How could I see what I could not see if I did not change enough to see differently?

I have relished this rare opportunity to so fundamentally question and challenge underlying assumptions about my own place in the world, but it has nonetheless been both intimidating and exhausting.

Between finishing a project I worked on intensely for three years, and the wet, dark weather, it feels like I have been coping with something akin to a mild winter depression. Nothing serious, but the long (if not exactly cold) Danish winter always takes a toll on me. In any case, the situation requires me to be patient and gentle with myself. I have tried pushing through, forcing myself to move faster, to work harder, but it doesn’t really work. If anything, it makes matters worse. Instead, I recall the words of Audre Lorde, when she suggested that:

We can practice being gentle with ourselves by being gentle with each other.

Audre Lorde

Strangely, it often seems harder to be gentle and patient with oneself than with others. I always stress the importance of care, vulnerability, and kindness in our relations, yet I tend to be too hard on myself, demanding efforts I would never expect from anyone else.

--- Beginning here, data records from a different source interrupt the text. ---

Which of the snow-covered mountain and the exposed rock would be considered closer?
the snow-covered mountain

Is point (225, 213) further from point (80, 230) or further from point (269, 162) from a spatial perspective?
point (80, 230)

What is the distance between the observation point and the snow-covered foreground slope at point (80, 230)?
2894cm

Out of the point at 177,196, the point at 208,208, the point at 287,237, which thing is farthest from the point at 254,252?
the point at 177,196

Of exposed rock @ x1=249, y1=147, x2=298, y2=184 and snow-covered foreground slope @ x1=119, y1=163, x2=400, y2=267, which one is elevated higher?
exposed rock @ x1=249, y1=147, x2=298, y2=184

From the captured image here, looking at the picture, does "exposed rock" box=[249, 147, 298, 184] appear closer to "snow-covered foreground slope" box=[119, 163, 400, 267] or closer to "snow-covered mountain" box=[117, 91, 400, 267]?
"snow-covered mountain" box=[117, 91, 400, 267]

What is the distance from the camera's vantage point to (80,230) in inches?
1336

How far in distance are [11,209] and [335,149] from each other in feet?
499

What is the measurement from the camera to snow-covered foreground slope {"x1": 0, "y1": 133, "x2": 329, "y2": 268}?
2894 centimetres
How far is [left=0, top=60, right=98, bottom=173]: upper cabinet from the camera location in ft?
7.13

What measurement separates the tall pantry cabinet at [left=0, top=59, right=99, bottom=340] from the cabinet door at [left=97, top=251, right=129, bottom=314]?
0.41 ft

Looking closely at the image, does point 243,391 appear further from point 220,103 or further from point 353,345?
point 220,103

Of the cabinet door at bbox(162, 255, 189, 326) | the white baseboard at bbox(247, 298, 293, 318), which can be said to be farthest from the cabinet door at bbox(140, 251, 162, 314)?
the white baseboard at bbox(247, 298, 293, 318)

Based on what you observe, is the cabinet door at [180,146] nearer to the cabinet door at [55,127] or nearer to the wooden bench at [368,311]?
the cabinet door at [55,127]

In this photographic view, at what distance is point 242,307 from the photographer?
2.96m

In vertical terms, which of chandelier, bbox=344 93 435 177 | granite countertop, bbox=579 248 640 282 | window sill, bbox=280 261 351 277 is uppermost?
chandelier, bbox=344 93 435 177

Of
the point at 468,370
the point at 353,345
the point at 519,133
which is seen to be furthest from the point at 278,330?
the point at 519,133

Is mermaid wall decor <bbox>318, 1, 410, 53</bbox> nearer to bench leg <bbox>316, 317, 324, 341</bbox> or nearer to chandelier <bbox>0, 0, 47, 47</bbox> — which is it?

But look, spring is coming:

The next few steps

I’m fortunate enough to have been offered a new position at Design School Kolding (probably a post-doc for now). Among a lot of other things, it means that I am now transitioning from my own somewhat solitary and esoteric PhD universe to joining new projects with lovely colleagues.

It’s a paradoxical experience. On the one hand, I have longed for closer collaboration with more people, where we share the ownership, responsibilities, frustration and excitement. Where we are in it together. Laughing and crying together. When all is said and done, the PhD has been a more lonely experience than I would have preferred. As I wrote in the thesis:

They say a PhD project is a solitary affair, and as someone who love and live for the encounter and the spark of connection,
I have certainly been suspended in solitude for longer than I like. There were more than a few moments of deep frustration and
utter despair, where I was daydreaming of becoming a woodworker by trade.

However, on the other hand, the PhD offered me the immense privilege of spending three years on the most exciting project I could possibly dream up; a true labor of love. With some trepidation, I wrote about exactly that in my conclusion:

I realize that love has been the ultimate catalyst, if I am only now ready to call it by its proper name. I want to end by pulling these threads together and point towards the contours of a more loving research practice. What better way to do that than to repeat bell hook’s bold encouragement for us to draw upon ‘love to heighten our awareness, deepen our compassion, intensify our courage, and strengthen our commitment’ (hooks, 2015, p. 27). If all I take from this whole endeavour is a slightly lower threshold for talking about love, then I could wish for no more.

In addition to the concept of love, there’s just so much in the PhD that I’m still wildly excited about, so much I wish to carry with me on my journeys. I like to think out loud about these things, so I’ll start writing a series of short posts to explore the themes that I hope to keep exploring in new projects. In the best of worlds, those posts can spark new conversations and entanglements, sending us on new adventures together.